Oh , but there are straight lines in nature....

Anyways , scroll through some pics and look for how corners are broken.
With a blind , my interests are not lines so much as blending with their background as viewed from a deer's perspective, location and view , in varied lighting conditions.

For example...Can a raised blind with no cover in the back ground be painted to match a partly cloudy sky ? 

https://www.google.com/search?q=cam...kAhWQr54KHZIsCGYQsAR6BAgEEAE&biw=1517&bih=694


----------



## plugger (Aug 8, 2001)

Here is some my wife did for a 3D effect. 









The 3D effect is created by using lighter and darker shades, or so she says. They really blend in in the woods. 


Sent from my iPhone using Michigan Sportsman mobile app


----------



## mjh4 (Feb 2, 2018)

I've learned deer don't care what kind of Camo you use. You could paint it bright yellow if it's been up for a few years they get use to it and it doesn't bother them. But if you put a blind up a week before the season starts they'll stare it down no matter what kind of Camo pattern you use. I like to just tiger stripe my tower blinds and put them up at least 2months before the season starts that way they have time to get use to them.

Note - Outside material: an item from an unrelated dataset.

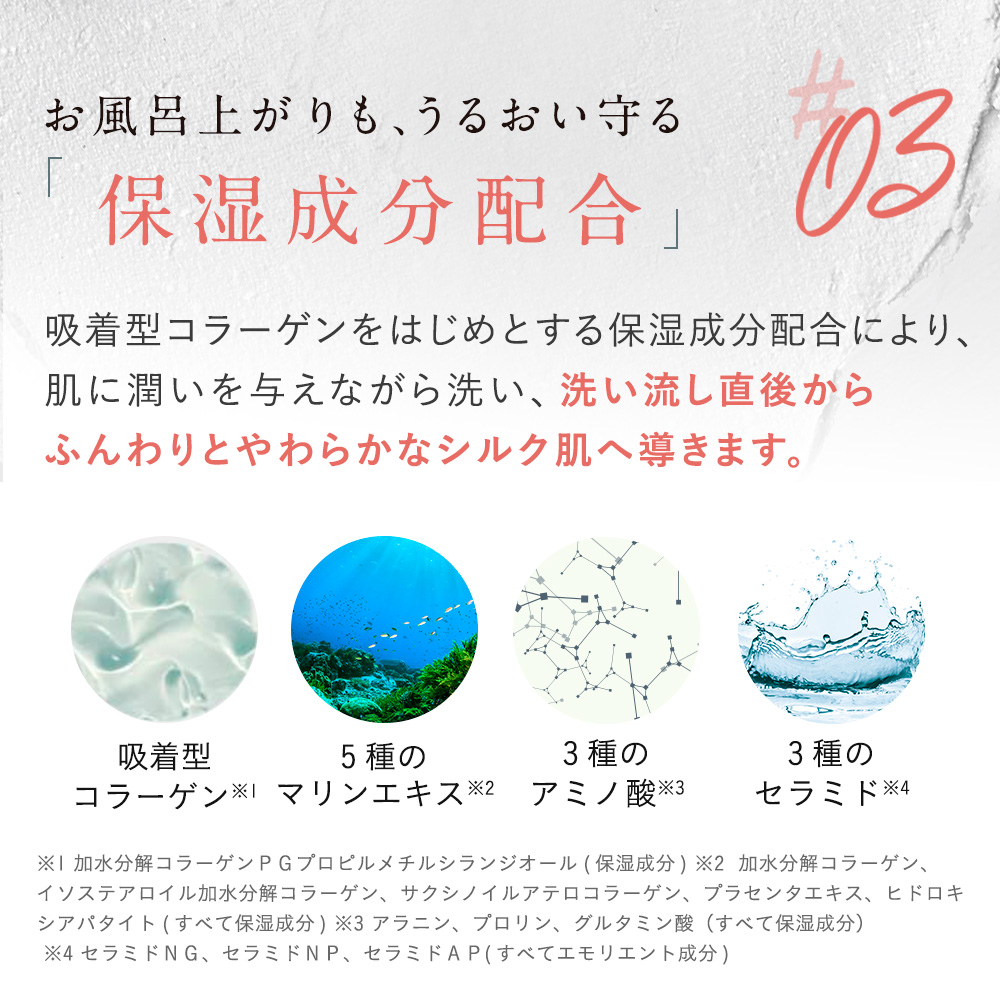 DROAS ドロアス クレイボディウォッシュ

Sent from my iPhone using Michigan Sportsman


----------



## Martin Looker (Jul 16, 2015)

I agree, if you put something different out there they will see it and watch it. My stands are permanent and when they were put up some old does stared at them for two seasons.


----------



## eye-sore (Jan 7, 2012)

Nail some brush to it


----------



## feedinggrounds (Jul 21, 2009)

I put screws around my box blinds, then stretched electric fence wire screw to screw. Each season I use lane trimmings to slip behind the wires to break up outline. Make s me feel good, not sure if deer care at all. Nice paintjob for sure.


----------